* begin DATA SECTION *

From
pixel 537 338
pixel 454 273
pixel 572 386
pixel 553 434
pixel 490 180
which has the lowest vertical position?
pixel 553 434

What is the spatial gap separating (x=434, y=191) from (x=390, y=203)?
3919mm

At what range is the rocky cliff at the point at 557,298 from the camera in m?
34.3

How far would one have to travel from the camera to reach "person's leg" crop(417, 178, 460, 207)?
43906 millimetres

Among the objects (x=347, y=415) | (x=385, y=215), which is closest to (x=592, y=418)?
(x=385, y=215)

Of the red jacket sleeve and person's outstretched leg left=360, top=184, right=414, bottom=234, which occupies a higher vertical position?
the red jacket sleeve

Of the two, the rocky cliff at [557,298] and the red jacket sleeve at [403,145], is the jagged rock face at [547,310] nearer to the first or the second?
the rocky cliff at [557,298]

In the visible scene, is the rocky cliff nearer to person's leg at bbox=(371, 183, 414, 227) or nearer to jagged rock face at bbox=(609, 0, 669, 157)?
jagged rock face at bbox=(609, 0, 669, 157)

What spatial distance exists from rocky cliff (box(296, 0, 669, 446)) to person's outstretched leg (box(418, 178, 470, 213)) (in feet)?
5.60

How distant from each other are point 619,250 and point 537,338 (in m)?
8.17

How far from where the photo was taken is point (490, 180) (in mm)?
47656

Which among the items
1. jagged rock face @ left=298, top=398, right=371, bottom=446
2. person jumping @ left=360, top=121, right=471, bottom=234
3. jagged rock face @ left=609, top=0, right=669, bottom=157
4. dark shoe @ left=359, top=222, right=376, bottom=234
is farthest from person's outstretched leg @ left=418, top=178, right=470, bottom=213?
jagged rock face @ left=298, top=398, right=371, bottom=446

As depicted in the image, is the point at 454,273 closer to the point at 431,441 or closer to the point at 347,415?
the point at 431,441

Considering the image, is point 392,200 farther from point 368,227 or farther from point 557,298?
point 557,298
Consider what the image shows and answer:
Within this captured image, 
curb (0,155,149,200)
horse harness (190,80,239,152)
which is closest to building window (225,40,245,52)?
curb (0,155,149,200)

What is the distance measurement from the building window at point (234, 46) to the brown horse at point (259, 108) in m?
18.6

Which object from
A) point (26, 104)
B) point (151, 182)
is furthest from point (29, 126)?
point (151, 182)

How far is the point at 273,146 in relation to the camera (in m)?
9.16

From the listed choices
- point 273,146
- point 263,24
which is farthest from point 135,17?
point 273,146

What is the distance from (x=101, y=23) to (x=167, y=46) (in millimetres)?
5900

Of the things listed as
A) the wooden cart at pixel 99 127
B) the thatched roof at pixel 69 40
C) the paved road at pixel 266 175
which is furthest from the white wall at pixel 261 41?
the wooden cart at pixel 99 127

* end DATA SECTION *

● EXERCISE: Please format the items above as a JSON list of strings, with one string for each line and all blank lines left out.

● WRITTEN ANSWER:
[
  "From",
  "pixel 537 338",
  "pixel 454 273",
  "pixel 572 386",
  "pixel 553 434",
  "pixel 490 180",
  "which has the lowest vertical position?",
  "pixel 553 434",
  "What is the spatial gap separating (x=434, y=191) from (x=390, y=203)?",
  "3919mm",
  "At what range is the rocky cliff at the point at 557,298 from the camera in m?",
  "34.3",
  "How far would one have to travel from the camera to reach \"person's leg\" crop(417, 178, 460, 207)?",
  "43906 millimetres",
  "Among the objects (x=347, y=415) | (x=385, y=215), which is closest to (x=592, y=418)?",
  "(x=385, y=215)",
  "Of the red jacket sleeve and person's outstretched leg left=360, top=184, right=414, bottom=234, which occupies a higher vertical position?",
  "the red jacket sleeve",
  "Of the two, the rocky cliff at [557,298] and the red jacket sleeve at [403,145], is the jagged rock face at [547,310] nearer to the first or the second?",
  "the rocky cliff at [557,298]",
  "In the visible scene, is the rocky cliff nearer to person's leg at bbox=(371, 183, 414, 227) or nearer to jagged rock face at bbox=(609, 0, 669, 157)?",
  "jagged rock face at bbox=(609, 0, 669, 157)",
  "What spatial distance exists from rocky cliff (box(296, 0, 669, 446)) to person's outstretched leg (box(418, 178, 470, 213)) (in feet)?",
  "5.60",
  "How distant from each other are point 619,250 and point 537,338 (in m)?",
  "8.17",
  "How far from where the photo was taken is point (490, 180) (in mm)?",
  "47656",
  "Which among the items",
  "1. jagged rock face @ left=298, top=398, right=371, bottom=446",
  "2. person jumping @ left=360, top=121, right=471, bottom=234",
  "3. jagged rock face @ left=609, top=0, right=669, bottom=157",
  "4. dark shoe @ left=359, top=222, right=376, bottom=234",
  "is farthest from person's outstretched leg @ left=418, top=178, right=470, bottom=213?",
  "jagged rock face @ left=298, top=398, right=371, bottom=446",
  "As depicted in the image, is the point at 454,273 closer to the point at 431,441 or closer to the point at 347,415?",
  "the point at 431,441",
  "Considering the image, is point 392,200 farther from point 368,227 or farther from point 557,298?",
  "point 557,298",
  "Consider what the image shows and answer:",
  "Within this captured image, ",
  "curb (0,155,149,200)",
  "horse harness (190,80,239,152)",
  "which is closest to building window (225,40,245,52)?",
  "curb (0,155,149,200)",
  "What is the distance measurement from the building window at point (234, 46) to the brown horse at point (259, 108) in m?",
  "18.6",
  "Which object from",
  "A) point (26, 104)",
  "B) point (151, 182)",
  "is furthest from point (29, 126)?",
  "point (151, 182)",
  "How far is the point at 273,146 in relation to the camera (in m)?",
  "9.16",
  "From the listed choices",
  "- point 273,146",
  "- point 263,24",
  "which is farthest from point 135,17?",
  "point 273,146",
  "What is the distance from (x=101, y=23) to (x=167, y=46) (in millimetres)?",
  "5900",
  "Of the things listed as",
  "A) the wooden cart at pixel 99 127",
  "B) the thatched roof at pixel 69 40",
  "C) the paved road at pixel 266 175",
  "which is furthest from the white wall at pixel 261 41?",
  "the wooden cart at pixel 99 127"
]